Colera nel casertano. Mamma e figlioletto di due anni ricoverati in ospedale

"La situazione è del tutto sotto controllo". "Gli organismi preposti della Asl Napoli 1, il Dipartimento di Prevenzione, Unita' Operativa Epidemiologia e le Unita' Operative Prevenzione Colletiva dei Distretti sanitari 27 e 28 - ha fatto sapere - hanno prontamente ottemperato a tutte le obbligazioni normative e ai protocolli sanitari e amministrativi per i casi in questione".

Un donna ed il suo figlioletto di appena 2 anni sono stati ricoverati d'urgenza al Cotugno di Napoli. "Si e' provveduto - ha concluso - ad avviare un'indagine epidemiologica e a segnalare la obbligatorieta' dei controlli aereoportuali nonche' attivazione dei sistemi di flusso informativo con il Ministero della Sanità". Sia la madre che il piccolo sono in condizioni stazionarie dopo l'arrivo al nosocomio partenopeo, specializzato nella cura delle malattie infettive.

Il colera è una malattia infettiva acuta causata da batteri della specie Vibrio Cholerae, provoca diarrea profusa causata dall'infezione dell'intestino e, spesso, è asintomatica o paucisintomatica.

Una donna e il figlio di due anni, residenti nel napoletano, hanno contratto il colera (COS'È).

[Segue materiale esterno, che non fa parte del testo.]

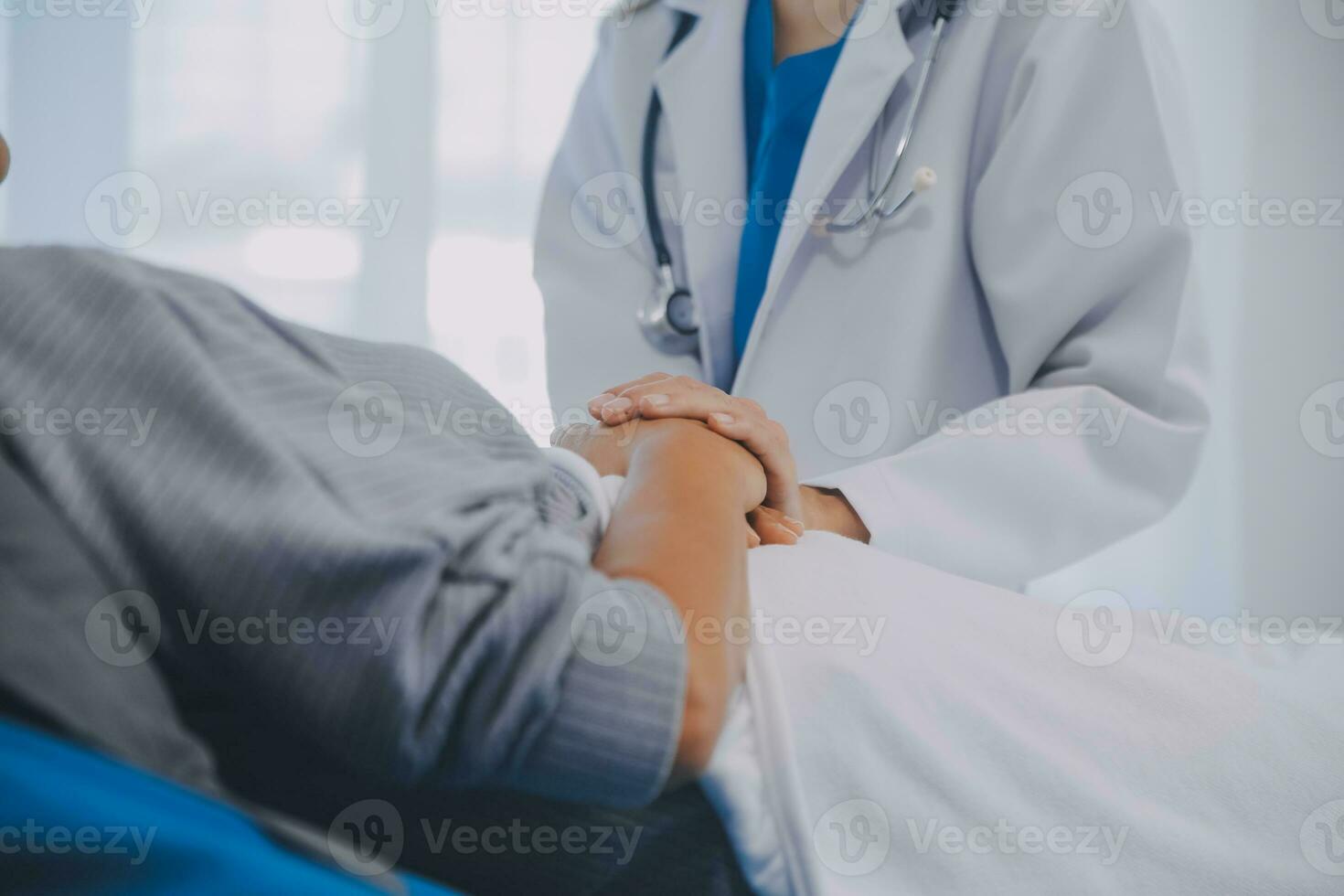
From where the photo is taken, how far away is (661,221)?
1343mm

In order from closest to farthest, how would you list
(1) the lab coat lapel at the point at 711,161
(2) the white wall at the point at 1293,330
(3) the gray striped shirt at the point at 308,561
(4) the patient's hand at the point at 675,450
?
(3) the gray striped shirt at the point at 308,561, (4) the patient's hand at the point at 675,450, (1) the lab coat lapel at the point at 711,161, (2) the white wall at the point at 1293,330

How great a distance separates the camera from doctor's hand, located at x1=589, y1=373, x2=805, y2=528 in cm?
75

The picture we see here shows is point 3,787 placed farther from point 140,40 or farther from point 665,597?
point 140,40

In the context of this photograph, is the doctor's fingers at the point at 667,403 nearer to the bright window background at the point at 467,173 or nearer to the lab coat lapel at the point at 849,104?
the lab coat lapel at the point at 849,104

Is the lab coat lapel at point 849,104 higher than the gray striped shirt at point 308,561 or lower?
higher

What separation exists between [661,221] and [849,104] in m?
0.32

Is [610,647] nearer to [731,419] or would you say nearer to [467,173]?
[731,419]

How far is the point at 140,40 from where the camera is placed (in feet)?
7.30

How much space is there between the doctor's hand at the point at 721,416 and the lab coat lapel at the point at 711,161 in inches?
18.5

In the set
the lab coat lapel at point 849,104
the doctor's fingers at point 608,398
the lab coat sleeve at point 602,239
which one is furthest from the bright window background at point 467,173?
the doctor's fingers at point 608,398

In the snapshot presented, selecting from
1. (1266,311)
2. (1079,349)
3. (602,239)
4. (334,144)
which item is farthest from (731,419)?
(334,144)

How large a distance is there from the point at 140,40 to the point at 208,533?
7.53 ft

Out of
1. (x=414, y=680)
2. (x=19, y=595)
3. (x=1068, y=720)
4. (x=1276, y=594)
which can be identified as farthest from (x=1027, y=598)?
(x=1276, y=594)

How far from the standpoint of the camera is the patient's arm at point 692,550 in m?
0.46
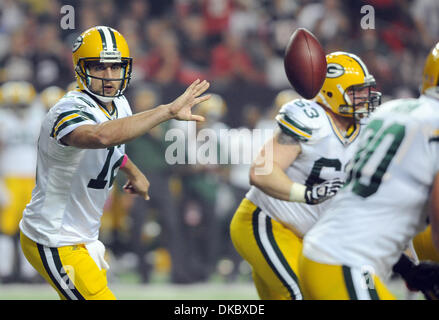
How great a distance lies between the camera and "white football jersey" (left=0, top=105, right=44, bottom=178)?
7.10 meters

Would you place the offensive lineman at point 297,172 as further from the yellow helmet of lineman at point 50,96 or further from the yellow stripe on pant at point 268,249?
the yellow helmet of lineman at point 50,96

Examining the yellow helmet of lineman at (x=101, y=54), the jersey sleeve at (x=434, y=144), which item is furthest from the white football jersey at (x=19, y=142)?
the jersey sleeve at (x=434, y=144)

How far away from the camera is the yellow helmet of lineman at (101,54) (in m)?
3.79

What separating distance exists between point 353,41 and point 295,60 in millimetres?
4473

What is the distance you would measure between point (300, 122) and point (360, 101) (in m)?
0.47

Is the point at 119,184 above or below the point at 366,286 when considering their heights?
below

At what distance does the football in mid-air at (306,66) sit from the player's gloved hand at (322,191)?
0.49 meters

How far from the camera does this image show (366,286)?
272 cm

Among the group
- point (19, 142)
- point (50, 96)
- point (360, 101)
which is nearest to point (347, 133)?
point (360, 101)

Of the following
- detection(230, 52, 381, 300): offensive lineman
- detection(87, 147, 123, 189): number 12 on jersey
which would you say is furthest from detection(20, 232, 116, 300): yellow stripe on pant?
detection(230, 52, 381, 300): offensive lineman

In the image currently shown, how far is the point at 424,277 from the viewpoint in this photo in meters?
2.96

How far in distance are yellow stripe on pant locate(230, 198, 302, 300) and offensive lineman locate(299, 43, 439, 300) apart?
1.05 m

La trasmissione avviene per contatto orale, diretto o indiretto, con feci o alimenti contaminati. In Europa abbiamo decine di situazioni analoghe di colera importato da altri continenti negli ultimi anni, come i 24 casi nel 2015 in sette Stati del continente, dei quali la metà dei colpiti risiedeva in Gran Bretagna. Si scongiura un'epidemia nel nostro Paese dal 1994, a Bari, quando ci furono circa 10 casi.